A general explanation or guide on installing software

If possible, I’d like to have a sort of “once and for all” statement about the best practices with installing third-party software. I’ll start by making all kinds of claims based on my current (flimsy) understanding. Hopefully that will inspire internet hate to tell me how stupid I am, until I have corrected my wrong ideas. :slight_smile: If no such “once and for all” guide to installation is possible, well that will be instructive in its own way.

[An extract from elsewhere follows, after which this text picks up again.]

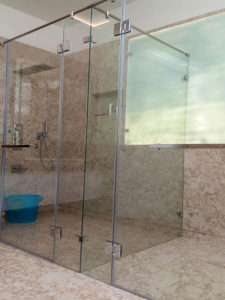 Shower Enclosures, Bathtub Walls, Bathroom Partition Glass Online , Glass partitions in Bangalore | Toughened glass partition in Bangalore , Office Glass Partition at Rs 125/square feet , Commercial Glass Partition at Rs 290/square feet | Modular Glass Partition, Glass Office Partition, for Commercial, Rs 370 /square feet GRF Glass , Toughened Glass Partition at Rs 175/square feet | HSR Layout | Bengaluru , glass Partition in bangalore | Commercial Interior Products Suppliers , Glass Partition - Glass Office Partition Manufacturer from Bengaluru , Glass Partition - Patch Fitting Glass Partition Manufacturer from Bengaluru , Frameless shower door, and two panels. A support panel to allow the door to be mounted on center | Shower doors, Frameless shower doors, Beautiful bathrooms ,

A little background in case it’s helpful to see where I’m coming from:

I have been using Linux for a few years now, initially Ubuntu, then Mint, now PureOS. That sequence probably already tells you I don’t know a whole lot still. I’ve installed various software in various ways, usually by googling “how do you install R on linux” and following whatever results at the top of the search page. This has gotten me into some pretty knotted problems because the instructions were out of date or just plain bad. Sometimes instructions tell you to use a package manager, sometimes they instruct you to install from binaries, sometimes from source code. Sometimes the package manager only gives you out of date versions of the software that you want. Recently I experienced the issue that Java’s JDK is a little TOO new and by trying to run the most recent version of it, it caused Eclipse to stop working. Sometimes one installation method does something “weird” and when you get errors and ask people what’s happening on StackExchange you get a “Sorry, can’t understand what your computer is doing, your installation is weird” even when it was the officially recommended installation method. (I had and frequently have this problem with installations of LaTeX and related IDEs.)

Just hours ago I got my Librem 15 in the mail and have been toying with it, and I at least know that sudo apt update works as expected (although with just a single repo, which was a bit of a surprise). So I’m guessing if I want to install software that can’t be found in the software manager, it’s going to go a lot like it did on Ubuntu.

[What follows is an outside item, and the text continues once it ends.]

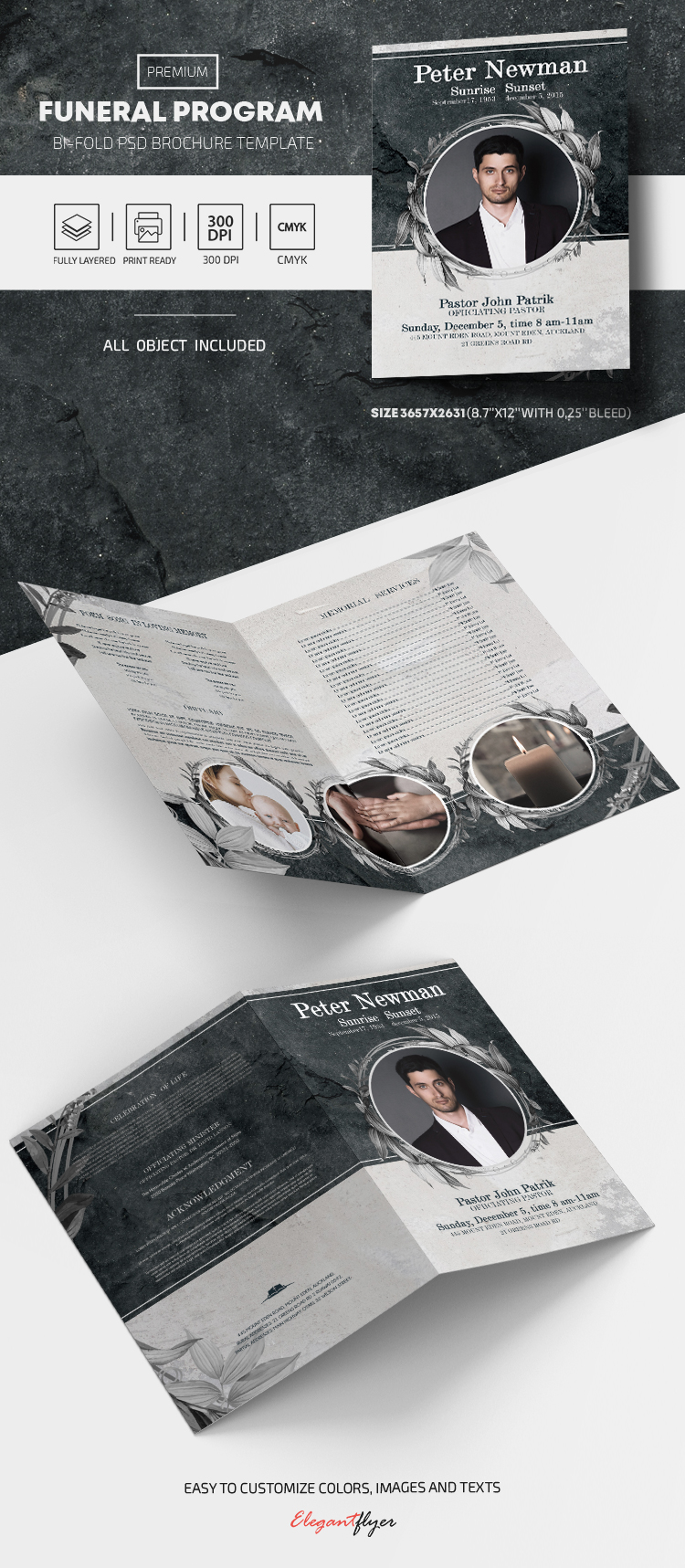 Funeral Program – PSD Bi-Fold Brochure Template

But in order to not make the same mistakes I’ve made before, I wanted to ask if there is a standard protocol for installing third-party software.

The package manager?

Should you always try to find a repo and let the package manager handle the rest? How do you know which repo to use? What do you do if the repo/package manager gives you outdated software–do you only then go look for an alternate installation method? You can always easily uninstall software that you installed from a package manager. Although I think in some cases like Java’s JDK, it leaves files and folders behind from the install, and if you try to re-install by a different process, this can cause conflicts. If you know which folders and files should be deleted you can do it yourself, but if you don’t know exactly what you’re doing, this sounds dangerous.

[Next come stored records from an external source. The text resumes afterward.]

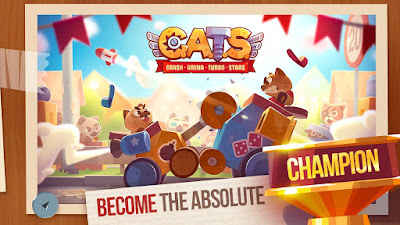 CATS: Crash Arena Turbo Stars v2.0 Apk For Android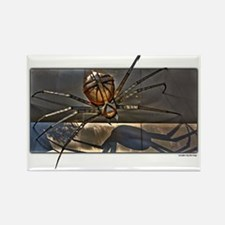 Iron Spider Rectangle Magnet
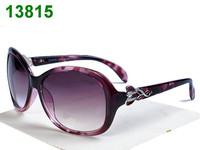 Men and women fashion big box frame sunglasses original brand sunglasses and cloth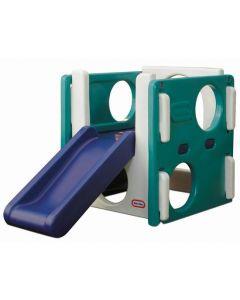 Junior Activity Gym Jungle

Although I often get the advice to just install from the package manager unless there is some overriding reason not to, I notice that the versions from package managers are almost always very much earlier than the versions that are available directly from the third-party’s website. I don’t need bleeding edge software, but this causes issues enough times that I no longer default to the package manager because it seems to avoid me having to deal with this down the road. Also in the case of texlive, I ran into issues when trying to install extra class files. It seems the issues were caused by the package manager’s method of installation.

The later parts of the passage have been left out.